HmPOS_build: Annotated[pgscatalog.core.lib.genomebuild.GenomeBuild | None, Field(default=None)]¶

HmPOS_date: Annotated[datetime.date | None, Field(default=None)]¶

HmPOS_match_chr: Annotated[str | None, Field(default=None)]¶

HmPOS_match_pos: Annotated[str | None, Field(default=None)]¶

citation: str¶

format_version: ScoreFormatVersion¶

property is_harmonised: bool¶

license: Annotated[str | None, Field('PGS obtained from the Catalog should be cited appropriately, and used in accordance with any licensing restrictions set by the authors.

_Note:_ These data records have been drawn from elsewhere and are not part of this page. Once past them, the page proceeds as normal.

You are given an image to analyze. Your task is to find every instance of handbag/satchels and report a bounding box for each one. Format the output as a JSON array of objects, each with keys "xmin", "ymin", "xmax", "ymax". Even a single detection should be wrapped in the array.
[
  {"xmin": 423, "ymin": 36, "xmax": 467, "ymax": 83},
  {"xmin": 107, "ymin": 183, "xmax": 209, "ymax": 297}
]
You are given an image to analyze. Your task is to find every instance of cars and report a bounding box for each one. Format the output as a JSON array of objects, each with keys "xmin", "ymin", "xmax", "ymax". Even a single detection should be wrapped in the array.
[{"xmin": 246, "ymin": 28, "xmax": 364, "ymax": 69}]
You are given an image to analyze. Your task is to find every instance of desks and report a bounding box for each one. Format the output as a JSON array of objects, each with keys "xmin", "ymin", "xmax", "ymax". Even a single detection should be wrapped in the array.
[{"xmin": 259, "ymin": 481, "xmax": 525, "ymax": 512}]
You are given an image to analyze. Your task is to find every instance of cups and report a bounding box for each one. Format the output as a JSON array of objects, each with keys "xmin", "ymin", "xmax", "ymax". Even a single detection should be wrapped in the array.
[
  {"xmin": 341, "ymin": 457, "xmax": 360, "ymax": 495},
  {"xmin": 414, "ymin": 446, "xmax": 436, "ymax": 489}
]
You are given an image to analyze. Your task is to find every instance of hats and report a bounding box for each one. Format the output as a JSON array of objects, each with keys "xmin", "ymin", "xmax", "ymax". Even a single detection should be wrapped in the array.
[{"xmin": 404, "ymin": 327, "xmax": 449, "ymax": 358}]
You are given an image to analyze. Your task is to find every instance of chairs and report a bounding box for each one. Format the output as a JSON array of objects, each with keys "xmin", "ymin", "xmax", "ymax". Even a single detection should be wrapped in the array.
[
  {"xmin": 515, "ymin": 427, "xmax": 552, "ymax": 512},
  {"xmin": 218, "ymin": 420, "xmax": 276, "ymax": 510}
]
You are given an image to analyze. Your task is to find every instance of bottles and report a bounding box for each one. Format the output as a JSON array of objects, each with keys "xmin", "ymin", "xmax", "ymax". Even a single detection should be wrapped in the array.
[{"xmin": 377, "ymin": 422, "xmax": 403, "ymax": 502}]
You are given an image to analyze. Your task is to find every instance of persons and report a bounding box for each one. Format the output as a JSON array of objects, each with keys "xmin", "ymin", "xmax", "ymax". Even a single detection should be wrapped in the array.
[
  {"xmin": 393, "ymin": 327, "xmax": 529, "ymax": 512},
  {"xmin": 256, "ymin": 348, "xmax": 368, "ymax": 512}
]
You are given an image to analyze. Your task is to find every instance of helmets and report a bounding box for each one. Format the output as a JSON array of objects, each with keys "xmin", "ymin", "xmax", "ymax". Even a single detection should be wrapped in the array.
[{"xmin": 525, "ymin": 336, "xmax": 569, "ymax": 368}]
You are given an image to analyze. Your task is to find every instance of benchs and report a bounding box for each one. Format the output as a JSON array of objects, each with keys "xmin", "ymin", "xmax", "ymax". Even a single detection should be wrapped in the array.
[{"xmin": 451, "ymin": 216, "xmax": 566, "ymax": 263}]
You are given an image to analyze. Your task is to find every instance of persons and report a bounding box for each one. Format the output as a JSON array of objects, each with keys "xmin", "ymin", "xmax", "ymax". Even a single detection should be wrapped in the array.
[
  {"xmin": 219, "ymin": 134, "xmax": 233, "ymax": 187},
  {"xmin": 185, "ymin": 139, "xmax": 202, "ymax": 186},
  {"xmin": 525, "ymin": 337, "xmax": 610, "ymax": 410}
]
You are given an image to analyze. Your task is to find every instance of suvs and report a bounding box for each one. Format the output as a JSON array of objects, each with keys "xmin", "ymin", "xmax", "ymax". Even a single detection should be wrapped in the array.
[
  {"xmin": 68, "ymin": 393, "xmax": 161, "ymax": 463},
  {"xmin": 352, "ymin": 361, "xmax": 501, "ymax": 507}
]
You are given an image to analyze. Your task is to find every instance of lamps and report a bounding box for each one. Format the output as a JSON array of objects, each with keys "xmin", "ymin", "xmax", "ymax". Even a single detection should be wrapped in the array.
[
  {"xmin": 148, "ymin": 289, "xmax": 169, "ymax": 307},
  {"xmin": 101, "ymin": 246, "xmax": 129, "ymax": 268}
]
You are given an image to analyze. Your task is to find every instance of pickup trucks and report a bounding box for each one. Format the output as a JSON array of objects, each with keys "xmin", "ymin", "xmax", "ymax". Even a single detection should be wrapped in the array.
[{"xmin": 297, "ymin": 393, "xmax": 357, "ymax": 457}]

See EBI Terms of Use (https://www.ebi.ac.uk/about/terms-of-use/) for additional details.', repr=False)]¶

pgp_id: str¶

trait_efo: Annotated[list[str], Field(description="Ontology trait name, e.g. 'breast carcinoma")]¶

trait_mapped: Annotated[list[str], Field(description='Trait name')]¶

variants_number: Annotated[int, Field(gt=0, description='Number of variants listed in the PGS', default=None)]¶

weight_type: Annotated[str | None, Field(description='Variant weight type', default=None)]¶

class core.lib.models.CatalogScoreVariant¶

A model representing a row from a PGS Catalog scoring file, defined here:

https://www.pgscatalog.org/downloads/#scoring_columns

Implementation notes:

You should instantiate effect weight fields with strings (e.g. with csv.reader, which returns data as a list of strings)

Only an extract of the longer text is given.